Фрагмент документа =>
Камю оставил открытый финал с поставленными, но не решенными вопросами. Я ясно чувствовал это с самого начала, но в тот момент, когда писал этот текст (декабрь 2013 г.), смысл послания Камю мне не был отчетливо понятен. А роман между тем заканчивается так: Риэ знал, «что микроб чумы никогда не умирает, никогда не исчезает, что он может десятилетиями спать где-нибудь в завитушках мебели или в стопке белья, что он терпеливо ждет своего часа в спальне, в подвале, в чемодане, в носовых платках и бумагах и что, возможно, придет на горе и в поучение людям в такой день, когда чума пробудит крыс и пошлет их околевать на улицы счастливого города».

И вот в наши дни «коричневая чума» в виде украинского неонацизма вернулась в соседнюю страну Украину и накрыла своей грязной волной Донбасс.

© Фото : Alamy

Местные старики и так хорошо помнили время нацистской оккупации 1941 — 1943, и вот через 70 лет нацизм вернулся в новом обличье радикального украинского национализма на их землю. Пожалуй, ярче всего об этом рассказала британская газета «Daily Meil» в своем материале от 2 июля 2014. Журналисты Софи Джейн Эванс, Вилл Стюарт и Виллс Робинсон обратили внимание, что современные военные фото из Донбасса удивительно похожи на фото эпохи присутствия фашистских оккупантов в этих краях. Ну, и вот одно из последних подтверждений о росте неонацизма на Украине — интервью Олеси Васильевой, историка и спортсменки из Донецка. Олеся рассказывает в нём, что крайний национализм на Украине не появился сразу и вдруг, но рос и развивался в течение всех последних лет.

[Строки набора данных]
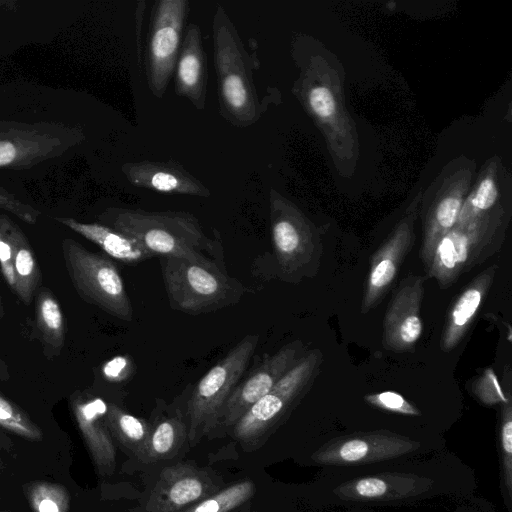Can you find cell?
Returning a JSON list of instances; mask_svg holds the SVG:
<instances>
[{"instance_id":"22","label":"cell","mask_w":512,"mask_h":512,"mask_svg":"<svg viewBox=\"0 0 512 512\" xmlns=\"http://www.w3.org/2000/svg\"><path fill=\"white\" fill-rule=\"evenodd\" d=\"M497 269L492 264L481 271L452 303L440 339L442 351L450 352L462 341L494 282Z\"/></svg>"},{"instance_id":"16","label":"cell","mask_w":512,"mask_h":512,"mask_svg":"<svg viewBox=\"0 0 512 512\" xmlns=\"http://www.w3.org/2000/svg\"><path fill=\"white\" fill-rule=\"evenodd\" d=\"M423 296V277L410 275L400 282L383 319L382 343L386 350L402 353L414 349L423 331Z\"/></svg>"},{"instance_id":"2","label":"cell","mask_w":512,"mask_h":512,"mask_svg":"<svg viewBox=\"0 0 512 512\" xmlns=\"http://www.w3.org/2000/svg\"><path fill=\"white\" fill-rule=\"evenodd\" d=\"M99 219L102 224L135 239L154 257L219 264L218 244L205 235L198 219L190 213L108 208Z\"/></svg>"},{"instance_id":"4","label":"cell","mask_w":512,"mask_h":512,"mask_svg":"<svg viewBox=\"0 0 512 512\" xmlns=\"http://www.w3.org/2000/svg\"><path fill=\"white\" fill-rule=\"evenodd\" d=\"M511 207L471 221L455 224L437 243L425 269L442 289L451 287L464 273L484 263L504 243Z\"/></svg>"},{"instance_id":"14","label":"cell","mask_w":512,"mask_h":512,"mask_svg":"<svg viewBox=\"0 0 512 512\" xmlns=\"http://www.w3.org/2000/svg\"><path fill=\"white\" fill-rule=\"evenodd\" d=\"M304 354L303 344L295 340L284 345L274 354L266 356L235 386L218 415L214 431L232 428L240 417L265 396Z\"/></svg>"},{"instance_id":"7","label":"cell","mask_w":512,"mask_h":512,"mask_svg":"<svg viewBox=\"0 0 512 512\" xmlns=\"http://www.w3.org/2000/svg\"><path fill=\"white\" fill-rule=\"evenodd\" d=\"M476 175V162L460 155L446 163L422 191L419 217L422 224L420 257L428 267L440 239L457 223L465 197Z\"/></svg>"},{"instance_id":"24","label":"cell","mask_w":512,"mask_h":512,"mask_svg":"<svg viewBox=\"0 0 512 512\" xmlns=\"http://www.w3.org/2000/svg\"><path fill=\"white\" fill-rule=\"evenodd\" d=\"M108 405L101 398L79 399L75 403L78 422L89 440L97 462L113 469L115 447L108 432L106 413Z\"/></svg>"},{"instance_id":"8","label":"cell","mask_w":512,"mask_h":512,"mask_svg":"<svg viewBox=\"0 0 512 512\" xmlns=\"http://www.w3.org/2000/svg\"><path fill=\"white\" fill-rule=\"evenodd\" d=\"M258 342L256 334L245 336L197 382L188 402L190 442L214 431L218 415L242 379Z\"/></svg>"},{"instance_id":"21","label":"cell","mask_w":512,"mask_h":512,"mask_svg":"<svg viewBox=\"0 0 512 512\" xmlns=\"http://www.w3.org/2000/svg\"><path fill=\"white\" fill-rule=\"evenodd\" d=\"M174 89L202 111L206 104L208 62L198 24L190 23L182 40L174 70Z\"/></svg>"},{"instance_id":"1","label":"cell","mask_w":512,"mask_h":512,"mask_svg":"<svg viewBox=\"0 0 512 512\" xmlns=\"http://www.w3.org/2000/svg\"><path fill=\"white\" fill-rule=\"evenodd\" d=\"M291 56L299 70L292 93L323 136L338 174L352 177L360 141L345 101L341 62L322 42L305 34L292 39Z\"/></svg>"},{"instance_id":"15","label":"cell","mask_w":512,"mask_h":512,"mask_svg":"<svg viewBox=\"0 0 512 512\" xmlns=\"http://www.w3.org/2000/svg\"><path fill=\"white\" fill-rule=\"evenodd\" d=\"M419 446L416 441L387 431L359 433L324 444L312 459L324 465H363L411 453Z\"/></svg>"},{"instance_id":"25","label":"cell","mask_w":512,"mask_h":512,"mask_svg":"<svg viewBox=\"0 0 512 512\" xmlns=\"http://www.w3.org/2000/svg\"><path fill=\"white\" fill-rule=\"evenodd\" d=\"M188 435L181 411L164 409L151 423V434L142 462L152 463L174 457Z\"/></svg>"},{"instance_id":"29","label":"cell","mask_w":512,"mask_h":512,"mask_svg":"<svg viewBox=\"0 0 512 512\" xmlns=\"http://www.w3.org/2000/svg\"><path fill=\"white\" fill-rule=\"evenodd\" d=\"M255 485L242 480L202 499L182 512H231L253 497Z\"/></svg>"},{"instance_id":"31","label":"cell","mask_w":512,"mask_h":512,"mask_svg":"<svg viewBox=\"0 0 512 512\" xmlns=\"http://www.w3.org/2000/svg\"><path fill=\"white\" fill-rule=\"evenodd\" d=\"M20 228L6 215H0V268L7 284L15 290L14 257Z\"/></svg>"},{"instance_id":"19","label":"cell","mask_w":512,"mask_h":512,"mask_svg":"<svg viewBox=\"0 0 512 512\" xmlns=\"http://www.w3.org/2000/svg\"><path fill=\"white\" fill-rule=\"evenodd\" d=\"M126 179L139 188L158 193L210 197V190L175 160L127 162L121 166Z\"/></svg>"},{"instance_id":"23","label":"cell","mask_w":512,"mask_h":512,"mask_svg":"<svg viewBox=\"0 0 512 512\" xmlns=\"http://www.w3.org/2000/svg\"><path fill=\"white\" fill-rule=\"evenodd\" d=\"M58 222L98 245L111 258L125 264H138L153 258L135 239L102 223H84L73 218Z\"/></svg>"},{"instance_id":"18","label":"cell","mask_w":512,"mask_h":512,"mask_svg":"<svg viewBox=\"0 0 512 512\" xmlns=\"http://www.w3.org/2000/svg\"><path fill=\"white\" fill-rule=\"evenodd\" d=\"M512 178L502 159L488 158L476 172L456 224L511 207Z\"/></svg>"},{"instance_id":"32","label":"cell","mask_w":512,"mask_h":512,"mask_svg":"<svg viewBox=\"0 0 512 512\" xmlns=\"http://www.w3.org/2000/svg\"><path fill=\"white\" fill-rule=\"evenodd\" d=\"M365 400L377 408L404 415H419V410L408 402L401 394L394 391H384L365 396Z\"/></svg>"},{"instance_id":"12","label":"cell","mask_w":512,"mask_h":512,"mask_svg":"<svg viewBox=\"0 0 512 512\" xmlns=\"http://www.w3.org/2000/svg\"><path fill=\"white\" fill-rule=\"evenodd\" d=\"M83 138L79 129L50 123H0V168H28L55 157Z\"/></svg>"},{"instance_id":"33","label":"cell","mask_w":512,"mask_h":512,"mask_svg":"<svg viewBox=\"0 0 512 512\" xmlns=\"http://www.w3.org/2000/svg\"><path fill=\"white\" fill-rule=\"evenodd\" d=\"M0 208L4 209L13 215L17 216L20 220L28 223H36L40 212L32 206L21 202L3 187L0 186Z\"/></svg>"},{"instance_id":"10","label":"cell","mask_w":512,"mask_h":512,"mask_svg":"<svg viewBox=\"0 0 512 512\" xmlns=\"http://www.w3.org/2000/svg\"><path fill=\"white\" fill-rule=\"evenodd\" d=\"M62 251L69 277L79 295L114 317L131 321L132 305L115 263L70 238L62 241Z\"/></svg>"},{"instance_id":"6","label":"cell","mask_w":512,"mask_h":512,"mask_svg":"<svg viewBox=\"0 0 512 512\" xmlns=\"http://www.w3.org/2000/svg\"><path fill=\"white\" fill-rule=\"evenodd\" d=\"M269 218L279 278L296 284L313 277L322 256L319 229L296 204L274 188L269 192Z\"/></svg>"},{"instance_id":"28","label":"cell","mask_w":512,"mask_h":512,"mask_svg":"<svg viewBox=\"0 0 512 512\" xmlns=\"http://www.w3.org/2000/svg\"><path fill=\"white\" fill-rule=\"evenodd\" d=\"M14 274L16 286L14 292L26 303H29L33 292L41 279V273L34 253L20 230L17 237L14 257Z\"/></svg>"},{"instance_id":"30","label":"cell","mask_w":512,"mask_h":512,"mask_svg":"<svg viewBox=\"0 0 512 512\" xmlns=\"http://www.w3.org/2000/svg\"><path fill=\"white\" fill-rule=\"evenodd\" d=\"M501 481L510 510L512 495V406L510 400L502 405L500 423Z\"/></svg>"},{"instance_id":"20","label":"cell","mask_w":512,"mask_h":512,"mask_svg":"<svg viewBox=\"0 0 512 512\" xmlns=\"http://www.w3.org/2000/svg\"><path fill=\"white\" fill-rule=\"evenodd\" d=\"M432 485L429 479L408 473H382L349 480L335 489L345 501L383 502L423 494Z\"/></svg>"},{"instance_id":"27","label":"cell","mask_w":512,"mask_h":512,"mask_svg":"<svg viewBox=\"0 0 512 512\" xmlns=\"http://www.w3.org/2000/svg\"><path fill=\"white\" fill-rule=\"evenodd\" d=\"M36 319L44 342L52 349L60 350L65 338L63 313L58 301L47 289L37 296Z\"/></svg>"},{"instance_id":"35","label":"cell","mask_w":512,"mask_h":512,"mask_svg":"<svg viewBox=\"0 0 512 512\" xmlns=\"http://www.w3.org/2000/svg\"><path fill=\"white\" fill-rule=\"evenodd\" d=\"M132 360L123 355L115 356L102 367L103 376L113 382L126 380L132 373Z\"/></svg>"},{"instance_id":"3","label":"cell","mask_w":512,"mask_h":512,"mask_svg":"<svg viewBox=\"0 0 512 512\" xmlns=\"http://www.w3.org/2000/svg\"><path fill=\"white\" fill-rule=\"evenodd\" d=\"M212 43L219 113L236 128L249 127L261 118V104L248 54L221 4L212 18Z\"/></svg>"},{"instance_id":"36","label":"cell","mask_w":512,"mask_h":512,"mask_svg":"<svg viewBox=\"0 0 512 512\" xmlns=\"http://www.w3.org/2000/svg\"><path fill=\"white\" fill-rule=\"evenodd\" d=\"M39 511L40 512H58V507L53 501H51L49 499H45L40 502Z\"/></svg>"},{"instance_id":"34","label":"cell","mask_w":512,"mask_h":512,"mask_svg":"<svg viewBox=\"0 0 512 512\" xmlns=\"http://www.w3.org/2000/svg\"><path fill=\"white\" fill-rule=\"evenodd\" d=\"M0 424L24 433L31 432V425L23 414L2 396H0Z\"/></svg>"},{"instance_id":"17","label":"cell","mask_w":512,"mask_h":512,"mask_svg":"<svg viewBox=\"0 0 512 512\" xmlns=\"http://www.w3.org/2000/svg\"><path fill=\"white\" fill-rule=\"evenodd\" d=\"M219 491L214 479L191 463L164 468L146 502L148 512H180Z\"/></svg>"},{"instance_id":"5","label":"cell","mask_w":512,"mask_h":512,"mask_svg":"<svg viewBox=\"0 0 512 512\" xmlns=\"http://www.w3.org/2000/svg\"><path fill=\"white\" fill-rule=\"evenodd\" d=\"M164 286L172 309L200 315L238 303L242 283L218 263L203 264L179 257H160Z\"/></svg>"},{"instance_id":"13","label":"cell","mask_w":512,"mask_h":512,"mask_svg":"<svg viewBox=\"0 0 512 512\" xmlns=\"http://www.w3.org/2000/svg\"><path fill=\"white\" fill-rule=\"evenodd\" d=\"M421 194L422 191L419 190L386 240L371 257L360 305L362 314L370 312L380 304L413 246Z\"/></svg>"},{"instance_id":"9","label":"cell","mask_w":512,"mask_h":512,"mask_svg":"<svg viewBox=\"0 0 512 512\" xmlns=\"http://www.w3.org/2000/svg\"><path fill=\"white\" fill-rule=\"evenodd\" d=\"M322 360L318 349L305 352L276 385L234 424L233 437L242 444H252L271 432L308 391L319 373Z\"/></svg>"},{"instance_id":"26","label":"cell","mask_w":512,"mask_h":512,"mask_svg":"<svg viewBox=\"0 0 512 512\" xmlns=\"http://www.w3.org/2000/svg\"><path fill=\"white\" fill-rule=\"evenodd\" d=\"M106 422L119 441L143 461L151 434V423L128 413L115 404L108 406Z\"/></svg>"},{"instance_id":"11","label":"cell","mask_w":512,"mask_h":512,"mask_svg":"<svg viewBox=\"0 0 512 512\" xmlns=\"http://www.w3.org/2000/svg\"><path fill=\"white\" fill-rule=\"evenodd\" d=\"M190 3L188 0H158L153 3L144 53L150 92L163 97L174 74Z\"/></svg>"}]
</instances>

Задания =>
1. Перепишите из фрагмента документа часть текста между «Камю оставил открытый» и «грязной волной Донбасс.» включительно.
2. Какого числа вышел материал британской газеты, о котором идет речь во фрагменте документа?

Ответы к заданиям =>
1.
Камю оставил открытый финал с поставленными, но не решенными вопросами. Я ясно чувствовал это с самого начала, но в тот момент, когда писал этот текст (декабрь 2013 г.), смысл послания Камю мне не был отчетливо понятен. А роман между тем заканчивается так: Риэ знал, «что микроб чумы никогда не умирает, никогда не исчезает, что он может десятилетиями спать где-нибудь в завитушках мебели или в стопке белья, что он терпеливо ждет своего часа в спальне, в подвале, в чемодане, в носовых платках и бумагах и что, возможно, придет на горе и в поучение людям в такой день, когда чума пробудит крыс и пошлет их околевать на улицы счастливого города».

И вот в наши дни «коричневая чума» в виде украинского неонацизма вернулась в соседнюю страну Украину и накрыла своей грязной волной Донбасс.

2. 2 июля 2014 года.